Your task —
Line by line, reproduce the material below exactly.

Data to process —
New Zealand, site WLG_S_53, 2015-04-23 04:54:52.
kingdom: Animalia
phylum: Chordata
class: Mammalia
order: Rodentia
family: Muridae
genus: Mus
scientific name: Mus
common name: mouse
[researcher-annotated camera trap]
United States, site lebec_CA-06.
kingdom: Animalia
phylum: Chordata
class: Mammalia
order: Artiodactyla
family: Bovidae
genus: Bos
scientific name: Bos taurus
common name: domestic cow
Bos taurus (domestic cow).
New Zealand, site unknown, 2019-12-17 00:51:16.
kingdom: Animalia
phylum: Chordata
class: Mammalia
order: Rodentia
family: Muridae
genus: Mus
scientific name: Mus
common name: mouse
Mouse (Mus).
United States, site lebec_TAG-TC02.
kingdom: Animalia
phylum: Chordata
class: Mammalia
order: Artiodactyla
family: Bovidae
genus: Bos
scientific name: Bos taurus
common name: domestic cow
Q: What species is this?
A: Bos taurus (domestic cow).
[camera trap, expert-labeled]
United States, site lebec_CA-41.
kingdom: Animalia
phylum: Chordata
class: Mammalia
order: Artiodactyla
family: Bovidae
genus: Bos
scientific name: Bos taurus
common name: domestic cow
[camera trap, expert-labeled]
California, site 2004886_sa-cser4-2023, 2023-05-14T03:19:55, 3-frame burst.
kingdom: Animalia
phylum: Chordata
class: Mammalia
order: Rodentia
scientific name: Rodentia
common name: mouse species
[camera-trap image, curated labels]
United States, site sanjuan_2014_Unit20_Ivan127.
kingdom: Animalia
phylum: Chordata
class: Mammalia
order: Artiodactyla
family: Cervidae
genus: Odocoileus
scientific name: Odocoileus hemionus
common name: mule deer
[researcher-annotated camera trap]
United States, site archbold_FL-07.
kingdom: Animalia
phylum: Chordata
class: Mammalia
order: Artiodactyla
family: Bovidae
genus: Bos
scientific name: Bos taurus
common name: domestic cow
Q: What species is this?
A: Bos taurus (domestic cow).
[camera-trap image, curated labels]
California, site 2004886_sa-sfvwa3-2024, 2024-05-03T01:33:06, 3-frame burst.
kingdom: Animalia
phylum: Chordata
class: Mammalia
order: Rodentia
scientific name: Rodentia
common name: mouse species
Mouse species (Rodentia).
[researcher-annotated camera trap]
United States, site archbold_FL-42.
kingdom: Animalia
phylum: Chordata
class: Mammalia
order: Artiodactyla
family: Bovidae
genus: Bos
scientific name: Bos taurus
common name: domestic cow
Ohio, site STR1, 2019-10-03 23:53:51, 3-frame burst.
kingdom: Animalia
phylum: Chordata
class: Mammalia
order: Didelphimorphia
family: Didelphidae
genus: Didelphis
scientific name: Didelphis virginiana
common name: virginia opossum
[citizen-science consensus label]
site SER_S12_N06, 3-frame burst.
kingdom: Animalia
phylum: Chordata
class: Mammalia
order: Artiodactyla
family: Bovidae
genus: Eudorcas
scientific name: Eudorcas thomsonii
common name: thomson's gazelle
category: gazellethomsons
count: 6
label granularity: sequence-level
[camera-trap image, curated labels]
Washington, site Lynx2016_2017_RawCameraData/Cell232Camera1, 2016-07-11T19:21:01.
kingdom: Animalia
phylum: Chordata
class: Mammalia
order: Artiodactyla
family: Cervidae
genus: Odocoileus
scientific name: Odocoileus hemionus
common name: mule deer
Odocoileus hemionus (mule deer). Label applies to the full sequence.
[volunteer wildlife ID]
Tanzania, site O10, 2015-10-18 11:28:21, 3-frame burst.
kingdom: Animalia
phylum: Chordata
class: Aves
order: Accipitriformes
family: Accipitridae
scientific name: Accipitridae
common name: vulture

The completed task —
New Zealand, site WLG_S_53, 2015-04-23 04:54:52.
kingdom: Animalia
phylum: Chordata
class: Mammalia
order: Rodentia
family: Muridae
genus: Mus
scientific name: Mus
common name: mouse
[researcher-annotated camera trap]
United States, site lebec_CA-06.
kingdom: Animalia
phylum: Chordata
class: Mammalia
order: Artiodactyla
family: Bovidae
genus: Bos
scientific name: Bos taurus
common name: domestic cow
Bos taurus (domestic cow).
New Zealand, site unknown, 2019-12-17 00:51:16.
kingdom: Animalia
phylum: Chordata
class: Mammalia
order: Rodentia
family: Muridae
genus: Mus
scientific name: Mus
common name: mouse
Mouse (Mus).
United States, site lebec_TAG-TC02.
kingdom: Animalia
phylum: Chordata
class: Mammalia
order: Artiodactyla
family: Bovidae
genus: Bos
scientific name: Bos taurus
common name: domestic cow
Q: What species is this?
A: Bos taurus (domestic cow).
[camera trap, expert-labeled]
United States, site lebec_CA-41.
kingdom: Animalia
phylum: Chordata
class: Mammalia
order: Artiodactyla
family: Bovidae
genus: Bos
scientific name: Bos taurus
common name: domestic cow
[camera trap, expert-labeled]
California, site 2004886_sa-cser4-2023, 2023-05-14T03:19:55, 3-frame burst.
kingdom: Animalia
phylum: Chordata
class: Mammalia
order: Rodentia
scientific name: Rodentia
common name: mouse species
[camera-trap image, curated labels]
United States, site sanjuan_2014_Unit20_Ivan127.
kingdom: Animalia
phylum: Chordata
class: Mammalia
order: Artiodactyla
family: Cervidae
genus: Odocoileus
scientific name: Odocoileus hemionus
common name: mule deer
[researcher-annotated camera trap]
United States, site archbold_FL-07.
kingdom: Animalia
phylum: Chordata
class: Mammalia
order: Artiodactyla
family: Bovidae
genus: Bos
scientific name: Bos taurus
common name: domestic cow
Q: What species is this?
A: Bos taurus (domestic cow).
[camera-trap image, curated labels]
California, site 2004886_sa-sfvwa3-2024, 2024-05-03T01:33:06, 3-frame burst.
kingdom: Animalia
phylum: Chordata
class: Mammalia
order: Rodentia
scientific name: Rodentia
common name: mouse species
Mouse species (Rodentia).
[researcher-annotated camera trap]
United States, site archbold_FL-42.
kingdom: Animalia
phylum: Chordata
class: Mammalia
order: Artiodactyla
family: Bovidae
genus: Bos
scientific name: Bos taurus
common name: domestic cow
Ohio, site STR1, 2019-10-03 23:53:51, 3-frame burst.
kingdom: Animalia
phylum: Chordata
class: Mammalia
order: Didelphimorphia
family: Didelphidae
genus: Didelphis
scientific name: Didelphis virginiana
common name: virginia opossum
[citizen-science consensus label]
site SER_S12_N06, 3-frame burst.
kingdom: Animalia
phylum: Chordata
class: Mammalia
order: Artiodactyla
family: Bovidae
genus: Eudorcas
scientific name: Eudorcas thomsonii
common name: thomson's gazelle
category: gazellethomsons
count: 6
label granularity: sequence-level
[camera-trap image, curated labels]
Washington, site Lynx2016_2017_RawCameraData/Cell232Camera1, 2016-07-11T19:21:01.
kingdom: Animalia
phylum: Chordata
class: Mammalia
order: Artiodactyla
family: Cervidae
genus: Odocoileus
scientific name: Odocoileus hemionus
common name: mule deer
Odocoileus hemionus (mule deer). Label applies to the full sequence.
[volunteer wildlife ID]
Tanzania, site O10, 2015-10-18 11:28:21, 3-frame burst.
kingdom: Animalia
phylum: Chordata
class: Aves
order: Accipitriformes
family: Accipitridae
scientific name: Accipitridae
common name: vulture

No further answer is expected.